Juliana Wahlgren, directrice de Revibra Europe, un réseau offrant soutien et assistance aux femmes migrantes victimes de violences domestiques et de discriminations, souligne qu’il existe des protections au niveau européen pour ces femmes. La convention d’Istanbul, qui définit juridiquement la violence à l’égard des femmes, est en vigueur au Luxembourg depuis décembre 2018. Elle stipule que toutes les formes de violence envers les femmes doivent être prévenues et sanctionnées. Peu importe le statut administratif de la victime, qu’elle soit migrante, réfugiée, ou non. Pourtant, les travailleuses sociales de l’Asti sont unanimes : les femmes migrantes ne bénéficient pas du même soutien qu’une victime non issue de la migration.

La directive européenne sur les victimes de 2012 déclare, elle aussi, que la victime doit être protégée par la police, qu’elle ait ou non des papiers. Or, en pratique, cela se déroule rarement de cette manière : « Si on dit à la police que cette femme est protégée par la directive de 2012, les agents commencent à rigoler, ils s’en fichent », déplore Juliana Wahlgren.

Des revendications et propositions

Pour mieux faire face à la complexité du terrain, les associations Passerell et Médecins du monde ont réalisé ensemble une brochure : « Hands Off. Droits & ressources pour les femmes migrantes victimes de violences domestiques et les professionnel·les qui les accompagnent ». Elle vise à répondre à ce manque d’informations concrètes et vulgarisées en informant les femmes migrantes de leurs droits et des moyens qui existent pour conserver leur titre de séjour. « C’est la répétition de tous ces récits que nous avons collectés qui nous a poussés à chercher des informations correctes », expliquent les associations. Cette brochure n’est disponible pour l’instant qu’en français, ce qui n’est pas idéal pour atteindre l’ensemble du public cible, mais une traduction en anglais est prévue.

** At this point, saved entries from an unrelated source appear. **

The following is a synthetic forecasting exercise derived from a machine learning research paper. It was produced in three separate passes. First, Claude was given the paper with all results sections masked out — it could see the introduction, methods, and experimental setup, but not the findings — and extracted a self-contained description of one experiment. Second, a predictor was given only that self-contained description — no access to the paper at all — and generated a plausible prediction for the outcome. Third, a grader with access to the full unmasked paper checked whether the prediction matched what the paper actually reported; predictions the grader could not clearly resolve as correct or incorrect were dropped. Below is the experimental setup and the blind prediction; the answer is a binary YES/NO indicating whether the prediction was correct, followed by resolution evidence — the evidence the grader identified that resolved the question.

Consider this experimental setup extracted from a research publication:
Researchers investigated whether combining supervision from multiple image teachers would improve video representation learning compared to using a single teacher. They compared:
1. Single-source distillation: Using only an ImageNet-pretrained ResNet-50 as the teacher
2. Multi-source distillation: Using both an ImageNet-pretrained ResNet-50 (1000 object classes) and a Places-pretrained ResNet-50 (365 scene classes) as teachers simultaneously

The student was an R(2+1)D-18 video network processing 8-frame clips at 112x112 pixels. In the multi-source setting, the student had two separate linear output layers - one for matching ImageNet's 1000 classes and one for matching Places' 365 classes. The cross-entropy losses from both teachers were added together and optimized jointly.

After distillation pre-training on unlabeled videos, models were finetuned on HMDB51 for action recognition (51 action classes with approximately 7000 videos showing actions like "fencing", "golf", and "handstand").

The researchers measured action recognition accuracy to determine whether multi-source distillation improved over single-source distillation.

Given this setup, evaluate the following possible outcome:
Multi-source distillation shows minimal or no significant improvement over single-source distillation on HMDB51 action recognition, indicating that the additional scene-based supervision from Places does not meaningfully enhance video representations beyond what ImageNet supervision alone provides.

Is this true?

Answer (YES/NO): YES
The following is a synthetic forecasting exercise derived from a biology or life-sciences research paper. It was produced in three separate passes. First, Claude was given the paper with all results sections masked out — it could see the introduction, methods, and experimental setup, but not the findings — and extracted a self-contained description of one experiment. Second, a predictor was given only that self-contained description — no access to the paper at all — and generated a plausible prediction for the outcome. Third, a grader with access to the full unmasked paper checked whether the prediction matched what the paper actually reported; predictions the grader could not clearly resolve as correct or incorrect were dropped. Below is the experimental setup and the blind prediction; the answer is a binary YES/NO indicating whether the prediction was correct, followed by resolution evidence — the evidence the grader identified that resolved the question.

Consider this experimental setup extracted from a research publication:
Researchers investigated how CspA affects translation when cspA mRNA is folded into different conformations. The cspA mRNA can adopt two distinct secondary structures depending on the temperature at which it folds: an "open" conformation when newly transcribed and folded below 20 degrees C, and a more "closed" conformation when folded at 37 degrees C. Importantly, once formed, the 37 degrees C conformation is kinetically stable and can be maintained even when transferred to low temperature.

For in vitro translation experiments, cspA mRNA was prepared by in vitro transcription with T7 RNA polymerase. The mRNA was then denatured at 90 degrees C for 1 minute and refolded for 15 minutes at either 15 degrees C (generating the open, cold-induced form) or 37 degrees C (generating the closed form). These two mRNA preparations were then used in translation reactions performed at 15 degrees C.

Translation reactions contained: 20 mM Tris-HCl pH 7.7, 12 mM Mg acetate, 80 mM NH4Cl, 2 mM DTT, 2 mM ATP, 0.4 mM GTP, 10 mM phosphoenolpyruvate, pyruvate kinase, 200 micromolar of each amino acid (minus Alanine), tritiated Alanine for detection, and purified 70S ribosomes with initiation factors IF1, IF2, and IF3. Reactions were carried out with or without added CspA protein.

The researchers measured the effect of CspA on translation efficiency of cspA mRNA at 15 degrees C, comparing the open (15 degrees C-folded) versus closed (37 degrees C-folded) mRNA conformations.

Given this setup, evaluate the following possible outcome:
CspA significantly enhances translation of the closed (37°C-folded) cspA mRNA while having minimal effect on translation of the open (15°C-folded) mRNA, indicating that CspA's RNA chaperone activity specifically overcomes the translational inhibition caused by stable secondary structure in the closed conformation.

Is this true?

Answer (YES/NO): YES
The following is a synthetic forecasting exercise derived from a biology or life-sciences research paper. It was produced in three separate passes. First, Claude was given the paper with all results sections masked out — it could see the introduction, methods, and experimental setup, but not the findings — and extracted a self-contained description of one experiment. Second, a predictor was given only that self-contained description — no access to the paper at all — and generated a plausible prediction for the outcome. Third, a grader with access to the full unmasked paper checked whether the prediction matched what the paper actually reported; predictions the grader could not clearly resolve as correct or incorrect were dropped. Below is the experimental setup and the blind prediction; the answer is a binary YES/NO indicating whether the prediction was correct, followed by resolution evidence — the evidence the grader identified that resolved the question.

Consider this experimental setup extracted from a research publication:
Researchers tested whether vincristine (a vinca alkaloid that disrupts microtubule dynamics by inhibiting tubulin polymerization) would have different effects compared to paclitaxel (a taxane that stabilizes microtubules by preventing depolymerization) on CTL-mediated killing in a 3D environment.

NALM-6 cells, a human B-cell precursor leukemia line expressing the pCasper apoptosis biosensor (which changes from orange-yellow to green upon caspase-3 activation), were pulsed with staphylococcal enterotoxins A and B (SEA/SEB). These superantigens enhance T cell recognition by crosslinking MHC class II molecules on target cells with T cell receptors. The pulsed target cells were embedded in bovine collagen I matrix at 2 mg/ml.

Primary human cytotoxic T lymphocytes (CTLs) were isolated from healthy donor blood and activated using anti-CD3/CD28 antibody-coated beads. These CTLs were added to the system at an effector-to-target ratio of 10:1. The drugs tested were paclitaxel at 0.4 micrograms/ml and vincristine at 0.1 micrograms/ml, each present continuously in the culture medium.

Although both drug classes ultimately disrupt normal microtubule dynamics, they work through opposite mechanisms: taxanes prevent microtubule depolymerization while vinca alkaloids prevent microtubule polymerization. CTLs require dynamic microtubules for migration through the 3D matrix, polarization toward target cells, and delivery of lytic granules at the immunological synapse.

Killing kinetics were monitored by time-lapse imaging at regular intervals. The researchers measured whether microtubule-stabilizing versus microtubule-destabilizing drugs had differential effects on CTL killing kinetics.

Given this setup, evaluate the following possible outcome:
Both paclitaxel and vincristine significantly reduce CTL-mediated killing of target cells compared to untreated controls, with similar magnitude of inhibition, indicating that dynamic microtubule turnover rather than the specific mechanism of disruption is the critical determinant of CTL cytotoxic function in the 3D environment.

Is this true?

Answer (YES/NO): NO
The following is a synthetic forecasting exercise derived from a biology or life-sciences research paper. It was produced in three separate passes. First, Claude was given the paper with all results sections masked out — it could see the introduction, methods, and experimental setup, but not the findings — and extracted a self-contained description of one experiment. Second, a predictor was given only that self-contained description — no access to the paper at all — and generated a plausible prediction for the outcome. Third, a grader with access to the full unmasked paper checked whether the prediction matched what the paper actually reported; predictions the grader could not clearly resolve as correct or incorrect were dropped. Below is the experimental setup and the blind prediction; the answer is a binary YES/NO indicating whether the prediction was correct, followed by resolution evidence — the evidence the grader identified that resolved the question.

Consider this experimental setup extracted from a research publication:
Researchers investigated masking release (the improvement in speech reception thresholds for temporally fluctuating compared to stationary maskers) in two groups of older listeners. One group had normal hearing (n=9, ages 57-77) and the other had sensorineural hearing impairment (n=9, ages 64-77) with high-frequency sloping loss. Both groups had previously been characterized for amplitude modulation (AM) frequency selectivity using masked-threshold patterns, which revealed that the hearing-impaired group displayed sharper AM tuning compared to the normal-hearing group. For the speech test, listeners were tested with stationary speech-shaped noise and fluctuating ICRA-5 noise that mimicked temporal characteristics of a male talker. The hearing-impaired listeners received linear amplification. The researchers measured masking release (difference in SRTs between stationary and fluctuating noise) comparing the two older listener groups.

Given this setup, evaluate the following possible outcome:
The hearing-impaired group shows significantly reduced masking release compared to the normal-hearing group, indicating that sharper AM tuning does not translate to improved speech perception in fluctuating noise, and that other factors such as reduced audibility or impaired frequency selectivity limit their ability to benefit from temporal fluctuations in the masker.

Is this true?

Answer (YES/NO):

Parmi les solutions évoquées, l’Asti recommande vivement la formation du personnel qui travaille auprès des victimes de ces violences, afin qu’il puisse mieux accompagner ces femmes. L’association revendique aussi la régularisation de toutes les personnes en situation irrégulière : pour elle, c’est la seule manière pour les femmes migrantes de voir leurs droits respectés ainsi que leur accès à la justice et à une protection assuré. Adopter une réglementation nationale pour garantir l’accès inconditionnel aux foyers d’accueil pour toutes les victimes de violences, peu importe leur statut, fait également partie des recommandations de l’Asti. Mais aussi interdire à la police de dénoncer à la Direction de l’immigration les femmes en situation irrégulière qui viennent porter plainte.

De toutes ces violences, Jessica Lopes en est convaincue, « on ne voit que la pointe de l’iceberg : je pense que la grande majorité des femmes qui vivent dans ces situations n’en parlent à personne ».

 

« Les premières fois où j’ai été confrontée à la manière dont les femmes sans titre de séjour et victimes de violences sont traitées au Luxembourg, je ne pouvais pas y croire. » Jessica Lopes, assistance sociale à l’Asti.